• WHAT THE EXERCISE ASKS: Your copy should repeat each record below exactly and contain no images.

• THE DATA:
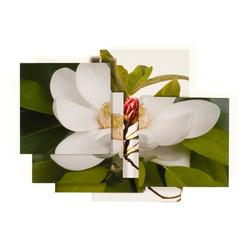 Magnolia Series -9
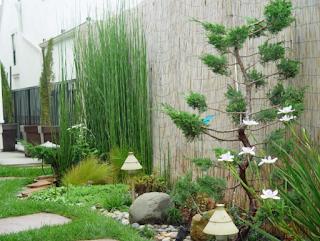Gambar rumah minimalis dengan halaman yang luas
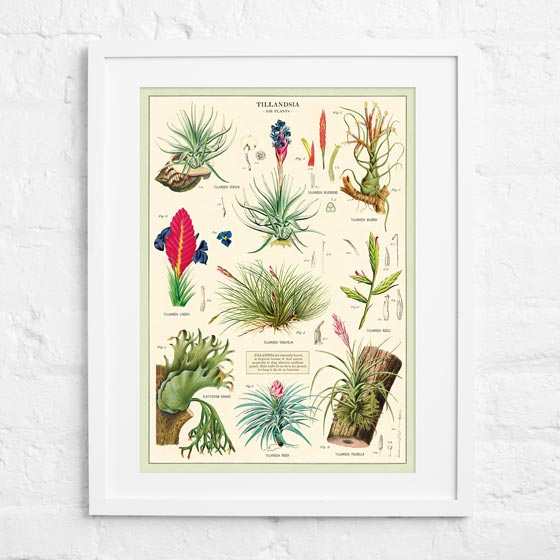 Air Plants Cavallini Wrapping Paper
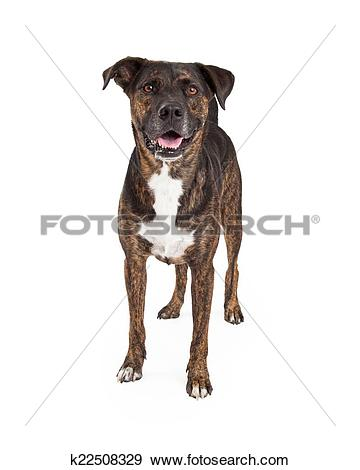 Stock Photograph of Friendly Brindle Color Dog Standing k22508329.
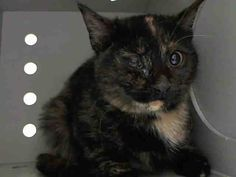 Pulled (Unknown Rescue)  NYC ** Beautiful Kitten **TO BE DESTROYED 02/25/15 ** INO **.Not Much Info on this Beautiful Kitten & don't understand the medical eval. ID #A1028414. Female tortie about 5 MONTHS old. OWNER SUR reason stated was STRAY. I came in with Group/Litter #K15-004596. NH ONLY https://www.facebook.com/nycurgentcats/photos/a.960362520648402.1073742604.220724831278845/960362583981729/?type=3&theater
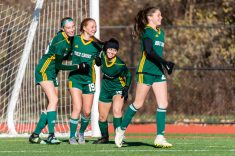 WATERBURY, CT. 16 November 2019-111619BS467 - Holy Cross' Juliana Dane (19), celebrates her scoring of a goal with teammates, to her left, Alyssa Hebb (16), and to her right, Jenna Debiase (15), during a Class S quarterfinal match between Coventry and Holy Cross at Crosby High School in Waterbury on Saturday. Holy Cross beat Coventry 3-0 and advances to the Class S semi-finals next week. Bill Shettle Republican-American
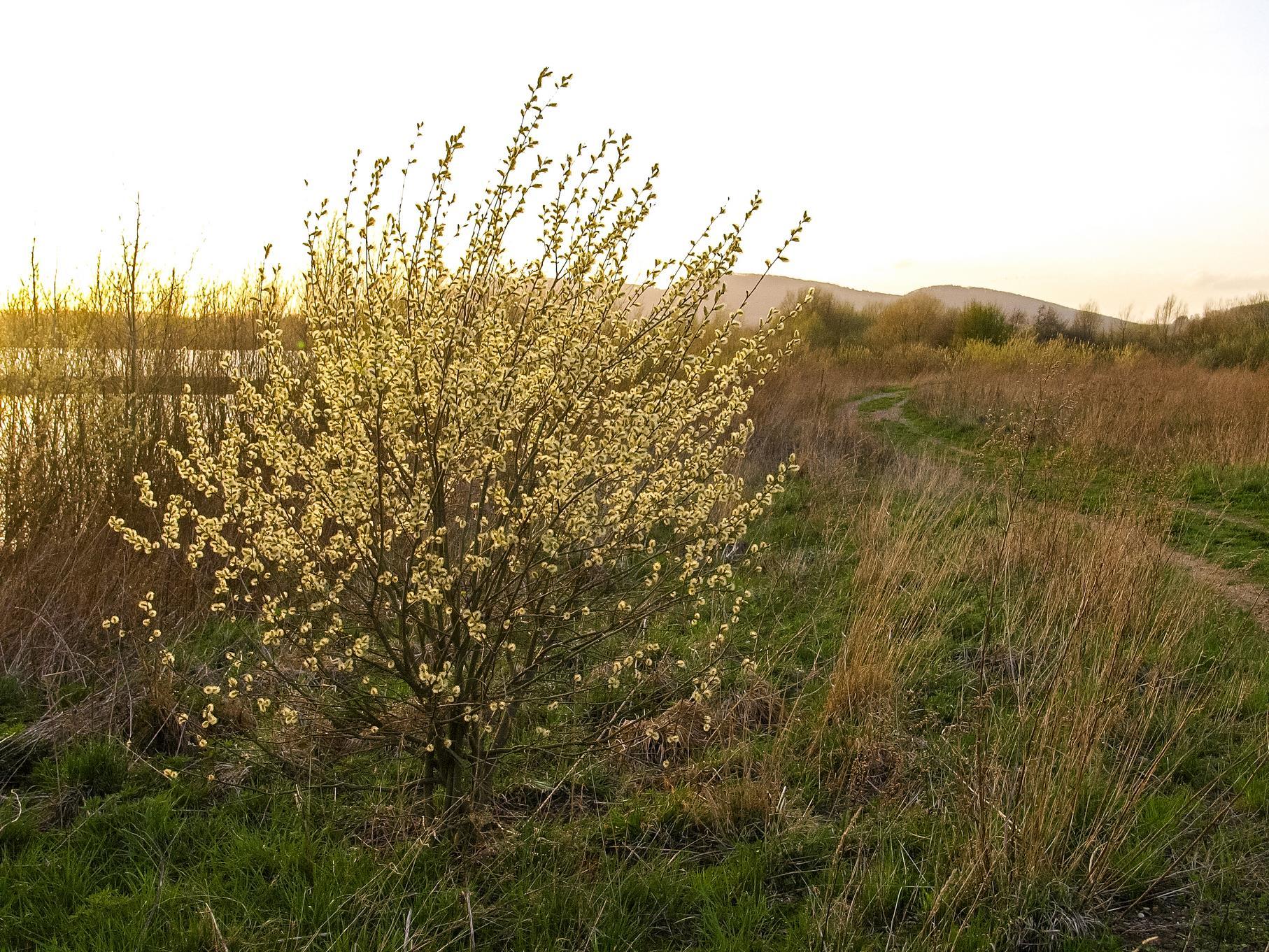 Leuchtende Weide am östlichen Teich in der Abendsonne.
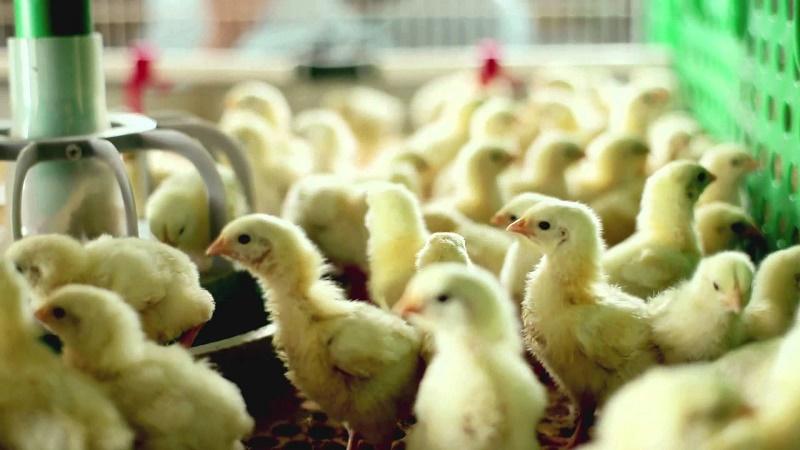 Иностранные инвесторы заинтересовались костанайскими птицефабриками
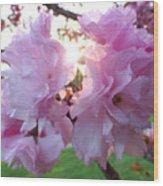 Kwanzan Cherry Blossoms Wood Print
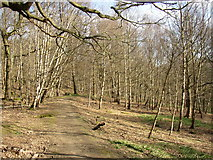 SE1223 : The path through Cromwell Wood, Southowram (2) by Humphrey Bolton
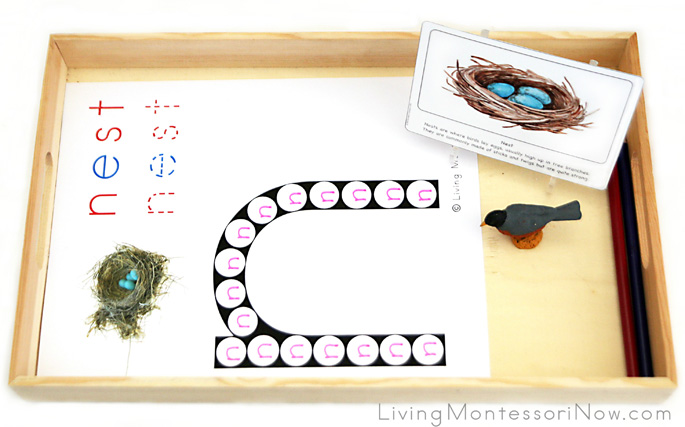Nest Do-a-Dot Letter N Tray for Tracing N's within an N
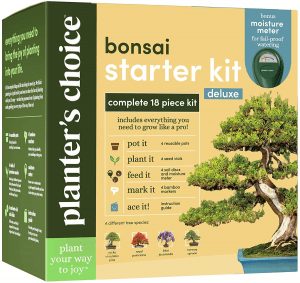 Bonsai Tree Growing Kit - Grow 4 Indoor Bonsai Trees - Plant a Garden from Seeds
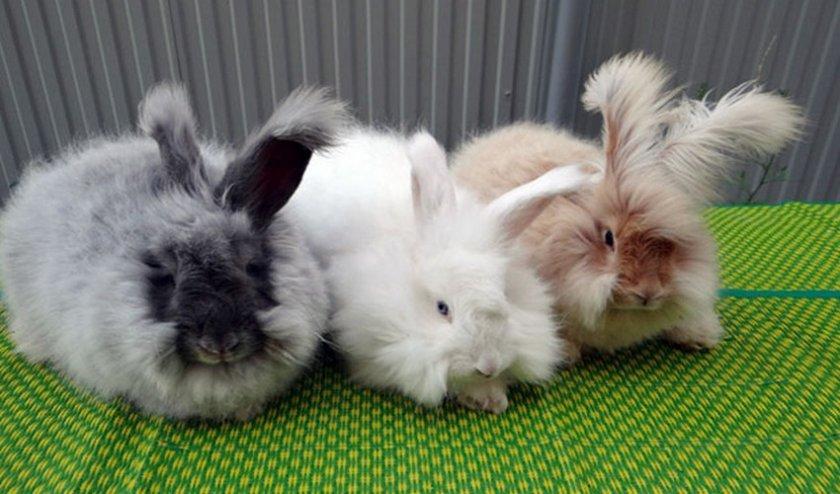 Ангорский декоративный кролик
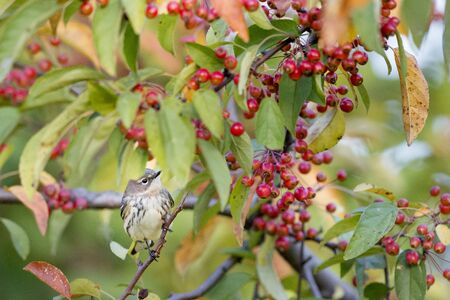 warblers: A Yellow-rumped Warbler perches in a tree filled with bright red berries and some colorful fall leaves. Stock Photo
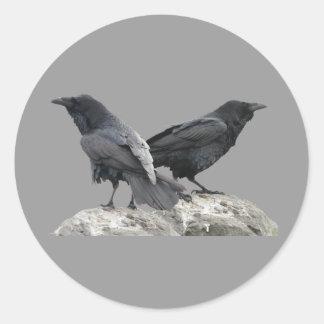 Cuervo del cuervo pegatina redonda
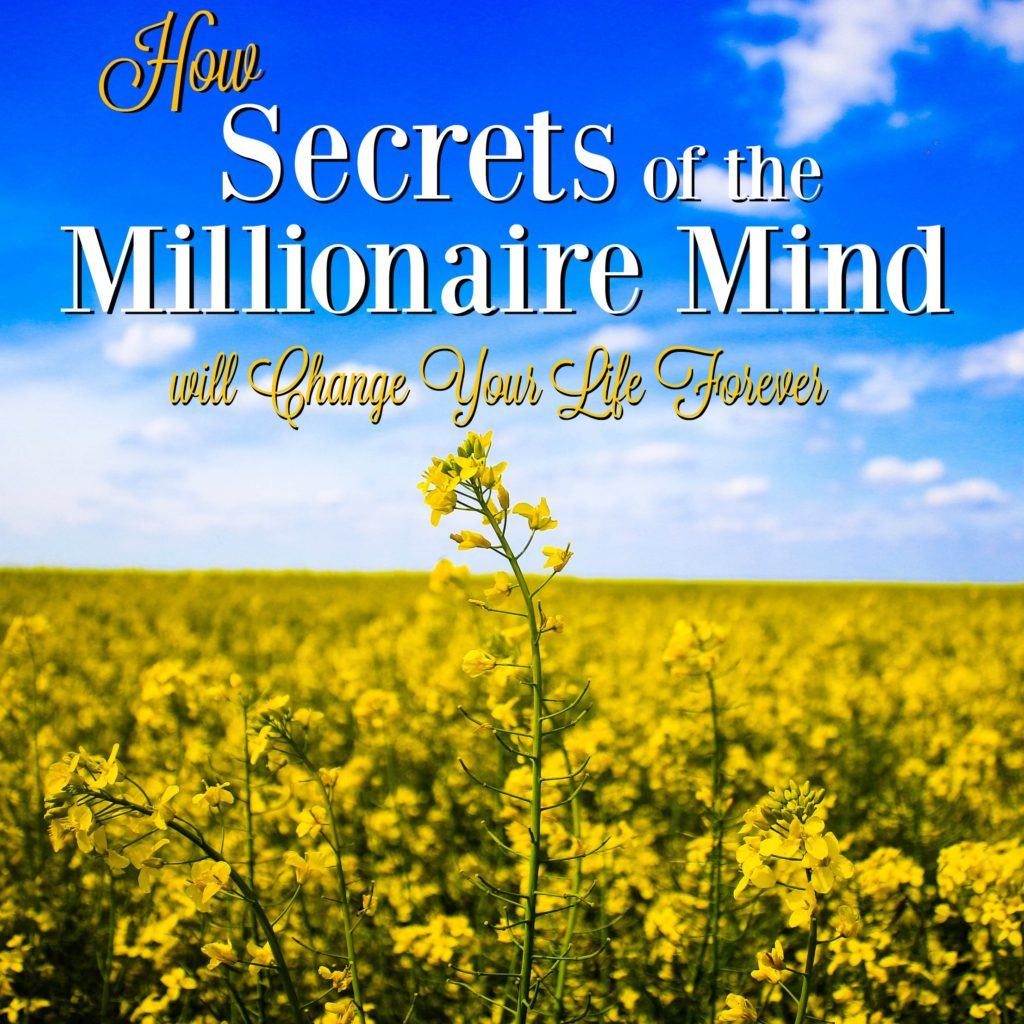 Secrets of the Millionaire Mind is one of the greatest inspirational books I've ever read. It's a total game-changer!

• EXERCISE ANSWER:
 Magnolia Series -9
Gambar rumah minimalis dengan halaman yang luas
 Air Plants Cavallini Wrapping Paper
 Stock Photograph of Friendly Brindle Color Dog Standing k22508329.
 Pulled (Unknown Rescue)  NYC ** Beautiful Kitten **TO BE DESTROYED 02/25/15 ** INO **.Not Much Info on this Beautiful Kitten & don't understand the medical eval. ID #A1028414. Female tortie about 5 MONTHS old. OWNER SUR reason stated was STRAY. I came in with Group/Litter #K15-004596. NH ONLY https://www.facebook.com/nycurgentcats/photos/a.960362520648402.1073742604.220724831278845/960362583981729/?type=3&theater
 WATERBURY, CT. 16 November 2019-111619BS467 - Holy Cross' Juliana Dane (19), celebrates her scoring of a goal with teammates, to her left, Alyssa Hebb (16), and to her right, Jenna Debiase (15), during a Class S quarterfinal match between Coventry and Holy Cross at Crosby High School in Waterbury on Saturday. Holy Cross beat Coventry 3-0 and advances to the Class S semi-finals next week. Bill Shettle Republican-American
 Leuchtende Weide am östlichen Teich in der Abendsonne.
 Иностранные инвесторы заинтересовались костанайскими птицефабриками
 Kwanzan Cherry Blossoms Wood Print
 SE1223 : The path through Cromwell Wood, Southowram (2) by Humphrey Bolton
Nest Do-a-Dot Letter N Tray for Tracing N's within an N
 Bonsai Tree Growing Kit - Grow 4 Indoor Bonsai Trees - Plant a Garden from Seeds
 Ангорский декоративный кролик
 warblers: A Yellow-rumped Warbler perches in a tree filled with bright red berries and some colorful fall leaves. Stock Photo
 Cuervo del cuervo pegatina redonda
 Secrets of the Millionaire Mind is one of the greatest inspirational books I've ever read. It's a total game-changer!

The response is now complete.